▸ **SHORT TASK**
Locate each line in the records below that contains the word "match", and copy every such line.

══ INFORMATION GIVEN

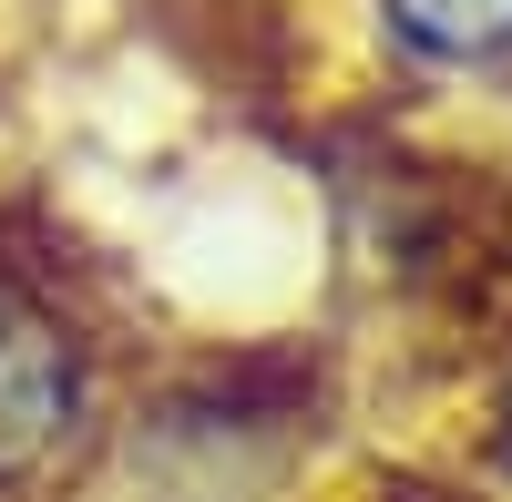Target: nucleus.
Returning <instances> with one entry per match:
<instances>
[{"label":"nucleus","instance_id":"nucleus-1","mask_svg":"<svg viewBox=\"0 0 512 502\" xmlns=\"http://www.w3.org/2000/svg\"><path fill=\"white\" fill-rule=\"evenodd\" d=\"M134 349L62 246L0 226V502H82L134 400Z\"/></svg>","mask_w":512,"mask_h":502},{"label":"nucleus","instance_id":"nucleus-2","mask_svg":"<svg viewBox=\"0 0 512 502\" xmlns=\"http://www.w3.org/2000/svg\"><path fill=\"white\" fill-rule=\"evenodd\" d=\"M369 41L410 82L441 93H502L512 82V0H359Z\"/></svg>","mask_w":512,"mask_h":502},{"label":"nucleus","instance_id":"nucleus-3","mask_svg":"<svg viewBox=\"0 0 512 502\" xmlns=\"http://www.w3.org/2000/svg\"><path fill=\"white\" fill-rule=\"evenodd\" d=\"M461 472L512 502V339L482 359V380H472V462Z\"/></svg>","mask_w":512,"mask_h":502},{"label":"nucleus","instance_id":"nucleus-4","mask_svg":"<svg viewBox=\"0 0 512 502\" xmlns=\"http://www.w3.org/2000/svg\"><path fill=\"white\" fill-rule=\"evenodd\" d=\"M328 502H502V492H482L472 472H451V462H379L359 482H338Z\"/></svg>","mask_w":512,"mask_h":502}]
</instances>
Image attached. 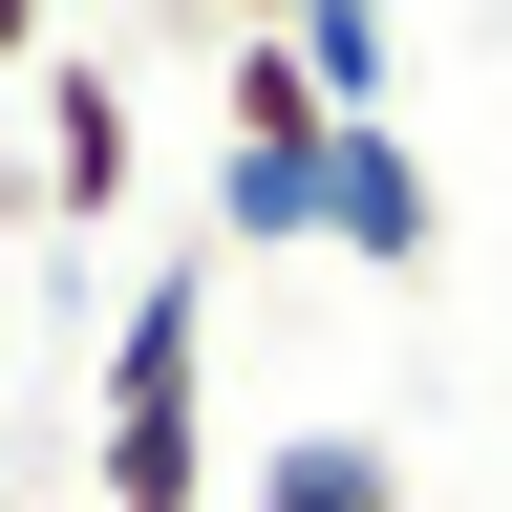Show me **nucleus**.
<instances>
[{
    "label": "nucleus",
    "mask_w": 512,
    "mask_h": 512,
    "mask_svg": "<svg viewBox=\"0 0 512 512\" xmlns=\"http://www.w3.org/2000/svg\"><path fill=\"white\" fill-rule=\"evenodd\" d=\"M235 512H406V448H384V427H278Z\"/></svg>",
    "instance_id": "nucleus-4"
},
{
    "label": "nucleus",
    "mask_w": 512,
    "mask_h": 512,
    "mask_svg": "<svg viewBox=\"0 0 512 512\" xmlns=\"http://www.w3.org/2000/svg\"><path fill=\"white\" fill-rule=\"evenodd\" d=\"M43 214L64 235L128 214V86H107V43H43Z\"/></svg>",
    "instance_id": "nucleus-3"
},
{
    "label": "nucleus",
    "mask_w": 512,
    "mask_h": 512,
    "mask_svg": "<svg viewBox=\"0 0 512 512\" xmlns=\"http://www.w3.org/2000/svg\"><path fill=\"white\" fill-rule=\"evenodd\" d=\"M320 256H342V278H427V256H448V192L406 150V107H384V128H320Z\"/></svg>",
    "instance_id": "nucleus-2"
},
{
    "label": "nucleus",
    "mask_w": 512,
    "mask_h": 512,
    "mask_svg": "<svg viewBox=\"0 0 512 512\" xmlns=\"http://www.w3.org/2000/svg\"><path fill=\"white\" fill-rule=\"evenodd\" d=\"M64 512H214V256L128 278L107 320V427H86V491Z\"/></svg>",
    "instance_id": "nucleus-1"
},
{
    "label": "nucleus",
    "mask_w": 512,
    "mask_h": 512,
    "mask_svg": "<svg viewBox=\"0 0 512 512\" xmlns=\"http://www.w3.org/2000/svg\"><path fill=\"white\" fill-rule=\"evenodd\" d=\"M214 150H320V86H299V22H214Z\"/></svg>",
    "instance_id": "nucleus-5"
},
{
    "label": "nucleus",
    "mask_w": 512,
    "mask_h": 512,
    "mask_svg": "<svg viewBox=\"0 0 512 512\" xmlns=\"http://www.w3.org/2000/svg\"><path fill=\"white\" fill-rule=\"evenodd\" d=\"M192 256H320V150H214V235Z\"/></svg>",
    "instance_id": "nucleus-6"
},
{
    "label": "nucleus",
    "mask_w": 512,
    "mask_h": 512,
    "mask_svg": "<svg viewBox=\"0 0 512 512\" xmlns=\"http://www.w3.org/2000/svg\"><path fill=\"white\" fill-rule=\"evenodd\" d=\"M0 342H22V320H0Z\"/></svg>",
    "instance_id": "nucleus-7"
}]
</instances>
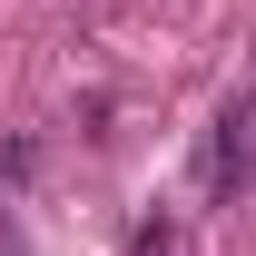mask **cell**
Returning a JSON list of instances; mask_svg holds the SVG:
<instances>
[{"label":"cell","mask_w":256,"mask_h":256,"mask_svg":"<svg viewBox=\"0 0 256 256\" xmlns=\"http://www.w3.org/2000/svg\"><path fill=\"white\" fill-rule=\"evenodd\" d=\"M207 188L217 197H256V89H236L207 128Z\"/></svg>","instance_id":"obj_1"}]
</instances>
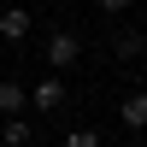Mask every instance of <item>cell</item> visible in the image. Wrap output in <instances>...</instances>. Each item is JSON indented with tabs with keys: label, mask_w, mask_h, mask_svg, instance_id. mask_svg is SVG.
I'll list each match as a JSON object with an SVG mask.
<instances>
[{
	"label": "cell",
	"mask_w": 147,
	"mask_h": 147,
	"mask_svg": "<svg viewBox=\"0 0 147 147\" xmlns=\"http://www.w3.org/2000/svg\"><path fill=\"white\" fill-rule=\"evenodd\" d=\"M59 147H100V129H65Z\"/></svg>",
	"instance_id": "cell-8"
},
{
	"label": "cell",
	"mask_w": 147,
	"mask_h": 147,
	"mask_svg": "<svg viewBox=\"0 0 147 147\" xmlns=\"http://www.w3.org/2000/svg\"><path fill=\"white\" fill-rule=\"evenodd\" d=\"M0 35H6V41H24V35H30V12H24V6L0 12Z\"/></svg>",
	"instance_id": "cell-6"
},
{
	"label": "cell",
	"mask_w": 147,
	"mask_h": 147,
	"mask_svg": "<svg viewBox=\"0 0 147 147\" xmlns=\"http://www.w3.org/2000/svg\"><path fill=\"white\" fill-rule=\"evenodd\" d=\"M118 118H124V129H147V88H136V94H124V100H118Z\"/></svg>",
	"instance_id": "cell-3"
},
{
	"label": "cell",
	"mask_w": 147,
	"mask_h": 147,
	"mask_svg": "<svg viewBox=\"0 0 147 147\" xmlns=\"http://www.w3.org/2000/svg\"><path fill=\"white\" fill-rule=\"evenodd\" d=\"M35 136H30V118H6L0 124V147H30Z\"/></svg>",
	"instance_id": "cell-7"
},
{
	"label": "cell",
	"mask_w": 147,
	"mask_h": 147,
	"mask_svg": "<svg viewBox=\"0 0 147 147\" xmlns=\"http://www.w3.org/2000/svg\"><path fill=\"white\" fill-rule=\"evenodd\" d=\"M77 53H82L77 35H71V30H53V35H47V77H65V71L77 65Z\"/></svg>",
	"instance_id": "cell-1"
},
{
	"label": "cell",
	"mask_w": 147,
	"mask_h": 147,
	"mask_svg": "<svg viewBox=\"0 0 147 147\" xmlns=\"http://www.w3.org/2000/svg\"><path fill=\"white\" fill-rule=\"evenodd\" d=\"M30 112V88H24V82H0V118H24Z\"/></svg>",
	"instance_id": "cell-4"
},
{
	"label": "cell",
	"mask_w": 147,
	"mask_h": 147,
	"mask_svg": "<svg viewBox=\"0 0 147 147\" xmlns=\"http://www.w3.org/2000/svg\"><path fill=\"white\" fill-rule=\"evenodd\" d=\"M112 53H118V59L129 65V59H141V53H147V35H141V30H129V24H124V30L112 35Z\"/></svg>",
	"instance_id": "cell-5"
},
{
	"label": "cell",
	"mask_w": 147,
	"mask_h": 147,
	"mask_svg": "<svg viewBox=\"0 0 147 147\" xmlns=\"http://www.w3.org/2000/svg\"><path fill=\"white\" fill-rule=\"evenodd\" d=\"M65 100H71L65 77H41V82L30 88V106H35V112H65Z\"/></svg>",
	"instance_id": "cell-2"
}]
</instances>
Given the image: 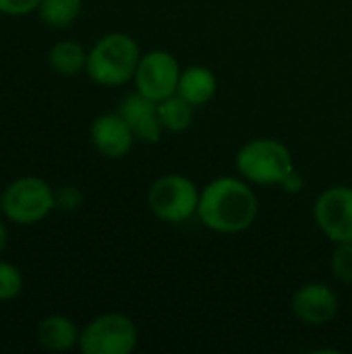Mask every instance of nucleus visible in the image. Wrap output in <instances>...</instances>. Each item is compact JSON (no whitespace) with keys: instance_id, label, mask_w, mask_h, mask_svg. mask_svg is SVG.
<instances>
[{"instance_id":"f257e3e1","label":"nucleus","mask_w":352,"mask_h":354,"mask_svg":"<svg viewBox=\"0 0 352 354\" xmlns=\"http://www.w3.org/2000/svg\"><path fill=\"white\" fill-rule=\"evenodd\" d=\"M259 212L257 197L245 178L220 176L201 189L197 218L220 234H239L253 226Z\"/></svg>"},{"instance_id":"f03ea898","label":"nucleus","mask_w":352,"mask_h":354,"mask_svg":"<svg viewBox=\"0 0 352 354\" xmlns=\"http://www.w3.org/2000/svg\"><path fill=\"white\" fill-rule=\"evenodd\" d=\"M141 60L139 44L124 31H110L87 50V77L102 87H122L135 79Z\"/></svg>"},{"instance_id":"7ed1b4c3","label":"nucleus","mask_w":352,"mask_h":354,"mask_svg":"<svg viewBox=\"0 0 352 354\" xmlns=\"http://www.w3.org/2000/svg\"><path fill=\"white\" fill-rule=\"evenodd\" d=\"M239 174L253 185H284L295 174L290 149L270 137L247 141L234 158Z\"/></svg>"},{"instance_id":"20e7f679","label":"nucleus","mask_w":352,"mask_h":354,"mask_svg":"<svg viewBox=\"0 0 352 354\" xmlns=\"http://www.w3.org/2000/svg\"><path fill=\"white\" fill-rule=\"evenodd\" d=\"M54 209V187L41 176L25 174L2 189V214L15 226H35Z\"/></svg>"},{"instance_id":"39448f33","label":"nucleus","mask_w":352,"mask_h":354,"mask_svg":"<svg viewBox=\"0 0 352 354\" xmlns=\"http://www.w3.org/2000/svg\"><path fill=\"white\" fill-rule=\"evenodd\" d=\"M201 191L183 174H164L147 191L149 212L168 224H180L197 216Z\"/></svg>"},{"instance_id":"423d86ee","label":"nucleus","mask_w":352,"mask_h":354,"mask_svg":"<svg viewBox=\"0 0 352 354\" xmlns=\"http://www.w3.org/2000/svg\"><path fill=\"white\" fill-rule=\"evenodd\" d=\"M139 330L124 313H102L81 328L83 354H131L137 348Z\"/></svg>"},{"instance_id":"0eeeda50","label":"nucleus","mask_w":352,"mask_h":354,"mask_svg":"<svg viewBox=\"0 0 352 354\" xmlns=\"http://www.w3.org/2000/svg\"><path fill=\"white\" fill-rule=\"evenodd\" d=\"M180 73L183 68L170 52L151 50L141 54L133 81L139 93H143L154 102H162L176 93Z\"/></svg>"},{"instance_id":"6e6552de","label":"nucleus","mask_w":352,"mask_h":354,"mask_svg":"<svg viewBox=\"0 0 352 354\" xmlns=\"http://www.w3.org/2000/svg\"><path fill=\"white\" fill-rule=\"evenodd\" d=\"M313 218L332 243H352V187L326 189L313 205Z\"/></svg>"},{"instance_id":"1a4fd4ad","label":"nucleus","mask_w":352,"mask_h":354,"mask_svg":"<svg viewBox=\"0 0 352 354\" xmlns=\"http://www.w3.org/2000/svg\"><path fill=\"white\" fill-rule=\"evenodd\" d=\"M290 309L293 315L305 326H328L338 313V297L328 284L309 282L295 290Z\"/></svg>"},{"instance_id":"9d476101","label":"nucleus","mask_w":352,"mask_h":354,"mask_svg":"<svg viewBox=\"0 0 352 354\" xmlns=\"http://www.w3.org/2000/svg\"><path fill=\"white\" fill-rule=\"evenodd\" d=\"M89 137L95 151L108 160H120L129 156L137 139L127 120L118 114V110L95 116L89 127Z\"/></svg>"},{"instance_id":"9b49d317","label":"nucleus","mask_w":352,"mask_h":354,"mask_svg":"<svg viewBox=\"0 0 352 354\" xmlns=\"http://www.w3.org/2000/svg\"><path fill=\"white\" fill-rule=\"evenodd\" d=\"M118 114L127 120V124L131 127V131L135 133V137L143 143H158L164 135V127L160 120V112H158V102L145 97L143 93L135 91L129 93L120 106H118Z\"/></svg>"},{"instance_id":"f8f14e48","label":"nucleus","mask_w":352,"mask_h":354,"mask_svg":"<svg viewBox=\"0 0 352 354\" xmlns=\"http://www.w3.org/2000/svg\"><path fill=\"white\" fill-rule=\"evenodd\" d=\"M79 336L81 330L77 328V324L62 313L46 315L35 328V342L48 353H68L73 348H79Z\"/></svg>"},{"instance_id":"ddd939ff","label":"nucleus","mask_w":352,"mask_h":354,"mask_svg":"<svg viewBox=\"0 0 352 354\" xmlns=\"http://www.w3.org/2000/svg\"><path fill=\"white\" fill-rule=\"evenodd\" d=\"M218 91V79L212 68L201 64H191L183 68L176 93L185 97L191 106H205L214 100Z\"/></svg>"},{"instance_id":"4468645a","label":"nucleus","mask_w":352,"mask_h":354,"mask_svg":"<svg viewBox=\"0 0 352 354\" xmlns=\"http://www.w3.org/2000/svg\"><path fill=\"white\" fill-rule=\"evenodd\" d=\"M48 64L60 77H77L87 66V50L75 39H60L50 48Z\"/></svg>"},{"instance_id":"2eb2a0df","label":"nucleus","mask_w":352,"mask_h":354,"mask_svg":"<svg viewBox=\"0 0 352 354\" xmlns=\"http://www.w3.org/2000/svg\"><path fill=\"white\" fill-rule=\"evenodd\" d=\"M83 10V0H41L37 17L52 29L71 27Z\"/></svg>"},{"instance_id":"dca6fc26","label":"nucleus","mask_w":352,"mask_h":354,"mask_svg":"<svg viewBox=\"0 0 352 354\" xmlns=\"http://www.w3.org/2000/svg\"><path fill=\"white\" fill-rule=\"evenodd\" d=\"M193 108L195 106H191L178 93L158 102V112H160V120H162L164 131H168V133L187 131L193 122Z\"/></svg>"},{"instance_id":"f3484780","label":"nucleus","mask_w":352,"mask_h":354,"mask_svg":"<svg viewBox=\"0 0 352 354\" xmlns=\"http://www.w3.org/2000/svg\"><path fill=\"white\" fill-rule=\"evenodd\" d=\"M23 288H25L23 272L15 263L0 259V303H10L19 299Z\"/></svg>"},{"instance_id":"a211bd4d","label":"nucleus","mask_w":352,"mask_h":354,"mask_svg":"<svg viewBox=\"0 0 352 354\" xmlns=\"http://www.w3.org/2000/svg\"><path fill=\"white\" fill-rule=\"evenodd\" d=\"M330 266L340 282L352 284V243H336Z\"/></svg>"},{"instance_id":"6ab92c4d","label":"nucleus","mask_w":352,"mask_h":354,"mask_svg":"<svg viewBox=\"0 0 352 354\" xmlns=\"http://www.w3.org/2000/svg\"><path fill=\"white\" fill-rule=\"evenodd\" d=\"M54 195H56V209L64 214H73L83 205V191L77 185L54 187Z\"/></svg>"},{"instance_id":"aec40b11","label":"nucleus","mask_w":352,"mask_h":354,"mask_svg":"<svg viewBox=\"0 0 352 354\" xmlns=\"http://www.w3.org/2000/svg\"><path fill=\"white\" fill-rule=\"evenodd\" d=\"M41 0H0V15L4 17H27L37 12Z\"/></svg>"},{"instance_id":"412c9836","label":"nucleus","mask_w":352,"mask_h":354,"mask_svg":"<svg viewBox=\"0 0 352 354\" xmlns=\"http://www.w3.org/2000/svg\"><path fill=\"white\" fill-rule=\"evenodd\" d=\"M6 245H8V226L0 220V253L6 249Z\"/></svg>"},{"instance_id":"4be33fe9","label":"nucleus","mask_w":352,"mask_h":354,"mask_svg":"<svg viewBox=\"0 0 352 354\" xmlns=\"http://www.w3.org/2000/svg\"><path fill=\"white\" fill-rule=\"evenodd\" d=\"M0 212H2V191H0Z\"/></svg>"}]
</instances>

════

▸ **ANSWER FOR THIS EXERCISE**
Returning <instances> with one entry per match:
I'll list each match as a JSON object with an SVG mask.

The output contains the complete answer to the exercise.